Updated January 9th, 2024 at 17:05 IST
Google faces landmark multibillion-dollar patent trial in US over AI technology
Singular Computing claims that Google copied its technology to power AI features in key products, including Google Search, Gmail, and Google Translate.
- 2 min read
Google AI lawsuit: Google, a subsidiary of Alphabet, is entering a federal jury trial in Boston on Tuesday, facing allegations that the processors it employs for artificial intelligence (AI) technology infringe on patents owned by Singular Computing, founded by computer scientist Joseph Bates. Singular Computing claims that Google copied its technology to power AI features in key products, including Google Search, Gmail, and Google Translate.
Singular Computing, based in Massachusetts, alleges that Google's Tensor Processing Units, introduced in 2016 to enhance AI capabilities, replicate Bates' technology and violate two patents. The lawsuit, which was originally filed in 2019, asserts that Bates shared his computer-processing innovations with Google between 2010 and 2014. Singular is seeking up to $7 billion in damages, potentially surpassing the largest-ever patent infringement award in US history.
A Google court filing dismissed Singular's patents as "dubious" and emphasised that Google independently developed its processors over several years. Google spokesperson Jose Castaneda stated, "We look forward to setting the record straight in court."

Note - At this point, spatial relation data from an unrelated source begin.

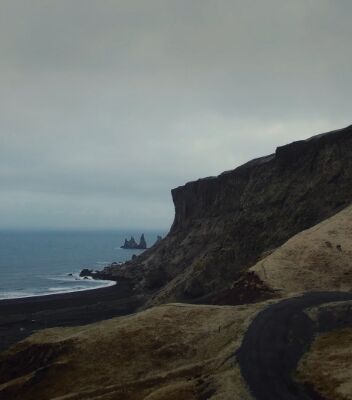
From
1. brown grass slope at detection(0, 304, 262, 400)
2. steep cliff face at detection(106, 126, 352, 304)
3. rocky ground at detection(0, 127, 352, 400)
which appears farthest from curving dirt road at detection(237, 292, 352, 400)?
steep cliff face at detection(106, 126, 352, 304)

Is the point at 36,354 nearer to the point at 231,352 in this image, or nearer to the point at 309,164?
the point at 231,352

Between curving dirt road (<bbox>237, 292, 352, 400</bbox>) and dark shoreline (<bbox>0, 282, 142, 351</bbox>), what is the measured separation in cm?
4023

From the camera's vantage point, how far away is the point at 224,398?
2900 centimetres

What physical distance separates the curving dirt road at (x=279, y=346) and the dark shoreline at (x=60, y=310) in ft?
132

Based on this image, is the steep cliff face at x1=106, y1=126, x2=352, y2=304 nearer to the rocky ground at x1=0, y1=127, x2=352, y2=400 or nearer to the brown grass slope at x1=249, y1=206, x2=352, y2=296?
the rocky ground at x1=0, y1=127, x2=352, y2=400

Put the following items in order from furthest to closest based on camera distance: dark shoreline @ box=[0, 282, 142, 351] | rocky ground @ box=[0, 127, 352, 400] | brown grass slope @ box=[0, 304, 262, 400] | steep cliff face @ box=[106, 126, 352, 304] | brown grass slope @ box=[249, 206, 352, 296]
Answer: steep cliff face @ box=[106, 126, 352, 304], dark shoreline @ box=[0, 282, 142, 351], brown grass slope @ box=[249, 206, 352, 296], rocky ground @ box=[0, 127, 352, 400], brown grass slope @ box=[0, 304, 262, 400]

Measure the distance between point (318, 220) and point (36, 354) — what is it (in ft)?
183

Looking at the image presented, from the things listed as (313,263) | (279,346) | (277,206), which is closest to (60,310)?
(277,206)

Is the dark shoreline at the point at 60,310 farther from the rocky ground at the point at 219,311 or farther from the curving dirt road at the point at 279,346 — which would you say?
the curving dirt road at the point at 279,346

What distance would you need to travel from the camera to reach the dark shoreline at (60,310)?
81681 mm

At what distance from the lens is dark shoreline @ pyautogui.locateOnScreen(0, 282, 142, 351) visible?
81.7 metres

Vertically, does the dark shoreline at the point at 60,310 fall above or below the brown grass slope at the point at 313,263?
below

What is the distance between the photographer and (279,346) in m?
35.6

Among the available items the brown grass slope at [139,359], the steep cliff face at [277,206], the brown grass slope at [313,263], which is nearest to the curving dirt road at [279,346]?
the brown grass slope at [139,359]
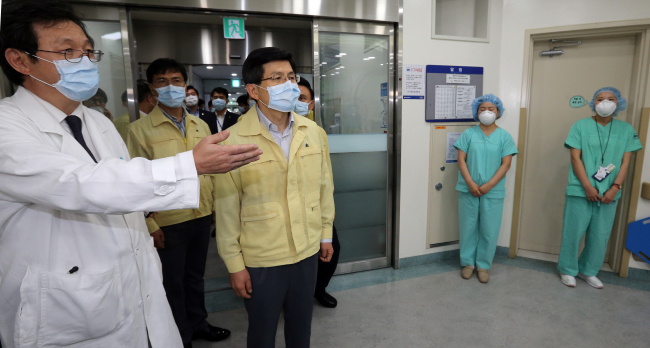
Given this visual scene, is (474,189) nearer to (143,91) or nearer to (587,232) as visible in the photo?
(587,232)

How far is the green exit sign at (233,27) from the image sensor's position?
2.69 meters

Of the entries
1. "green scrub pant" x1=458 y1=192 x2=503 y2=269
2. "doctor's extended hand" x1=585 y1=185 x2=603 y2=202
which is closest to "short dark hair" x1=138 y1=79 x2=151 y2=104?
"green scrub pant" x1=458 y1=192 x2=503 y2=269

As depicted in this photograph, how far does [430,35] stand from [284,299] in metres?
2.68

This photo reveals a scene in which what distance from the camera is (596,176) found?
8.98ft

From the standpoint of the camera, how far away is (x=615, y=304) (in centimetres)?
257

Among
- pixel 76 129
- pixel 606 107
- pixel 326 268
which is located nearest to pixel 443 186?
pixel 606 107

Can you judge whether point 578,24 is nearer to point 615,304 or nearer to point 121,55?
point 615,304

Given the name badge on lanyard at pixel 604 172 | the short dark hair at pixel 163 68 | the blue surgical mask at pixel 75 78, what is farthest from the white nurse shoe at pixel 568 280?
the blue surgical mask at pixel 75 78

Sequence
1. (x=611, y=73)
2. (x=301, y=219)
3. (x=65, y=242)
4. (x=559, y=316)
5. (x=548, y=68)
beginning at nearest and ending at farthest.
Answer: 1. (x=65, y=242)
2. (x=301, y=219)
3. (x=559, y=316)
4. (x=611, y=73)
5. (x=548, y=68)

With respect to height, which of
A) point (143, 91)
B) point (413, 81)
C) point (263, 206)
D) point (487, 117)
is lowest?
point (263, 206)

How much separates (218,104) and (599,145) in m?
4.25

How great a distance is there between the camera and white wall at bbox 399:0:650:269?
2.97 metres

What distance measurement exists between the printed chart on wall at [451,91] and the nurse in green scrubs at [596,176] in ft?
2.95

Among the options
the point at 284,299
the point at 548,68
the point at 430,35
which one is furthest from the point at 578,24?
the point at 284,299
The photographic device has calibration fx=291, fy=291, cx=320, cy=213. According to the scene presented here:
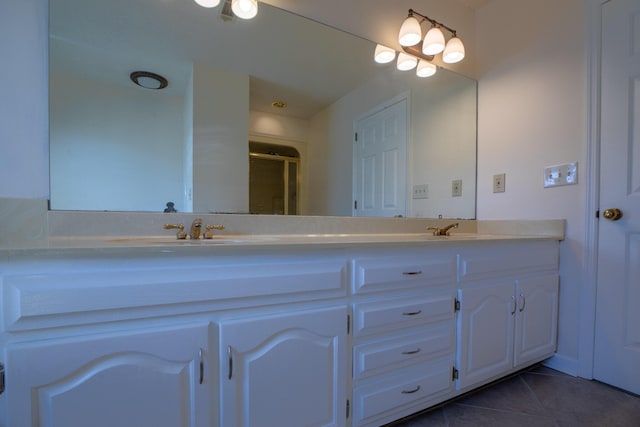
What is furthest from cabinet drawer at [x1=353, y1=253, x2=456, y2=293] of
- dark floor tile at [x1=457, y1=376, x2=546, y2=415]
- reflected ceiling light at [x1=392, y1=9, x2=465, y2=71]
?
reflected ceiling light at [x1=392, y1=9, x2=465, y2=71]

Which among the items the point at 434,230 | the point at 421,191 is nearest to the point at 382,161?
the point at 421,191

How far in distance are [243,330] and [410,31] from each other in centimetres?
174

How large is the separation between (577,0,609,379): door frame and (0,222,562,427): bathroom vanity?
62 centimetres

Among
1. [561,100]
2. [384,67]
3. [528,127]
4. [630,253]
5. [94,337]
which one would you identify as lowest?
[94,337]

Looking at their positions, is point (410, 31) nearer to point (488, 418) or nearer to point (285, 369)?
point (285, 369)

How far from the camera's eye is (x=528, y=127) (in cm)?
178

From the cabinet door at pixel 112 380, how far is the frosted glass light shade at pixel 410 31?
1.76m

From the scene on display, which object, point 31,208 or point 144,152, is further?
point 144,152

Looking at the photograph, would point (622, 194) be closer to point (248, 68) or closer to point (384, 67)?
point (384, 67)

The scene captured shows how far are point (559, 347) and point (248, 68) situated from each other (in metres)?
2.25

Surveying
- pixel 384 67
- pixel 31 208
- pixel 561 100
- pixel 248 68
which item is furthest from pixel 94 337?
pixel 561 100

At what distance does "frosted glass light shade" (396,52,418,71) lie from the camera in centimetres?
178

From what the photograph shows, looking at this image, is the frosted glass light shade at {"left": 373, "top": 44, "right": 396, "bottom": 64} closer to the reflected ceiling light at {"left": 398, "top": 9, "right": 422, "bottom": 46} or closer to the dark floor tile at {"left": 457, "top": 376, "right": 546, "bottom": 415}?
the reflected ceiling light at {"left": 398, "top": 9, "right": 422, "bottom": 46}

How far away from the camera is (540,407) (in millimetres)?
1319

The trial, expected to last two to three weeks, will focus on whether Google's processors, specifically versions 2 and 3 introduced in 2017 and 2018, violate Singular's patent rights. Google contends that its processors operate differently from Singular's patented technology, and the patents are invalid.
Singular's complaint highlights the significance of Google's Tensor Processing Units in powering AI functions such as speech recognition, content generation, and ad recommendations. Google introduced these units to revolutionise AI training and inference methods.
In a related development, a US appeals court in Washington will hear arguments on the same day regarding the validity of Singular's patents in a separate case. Google has appealed this case from the US Patent and Trademark Office, raising questions about the overall impact on Singular's patent claims.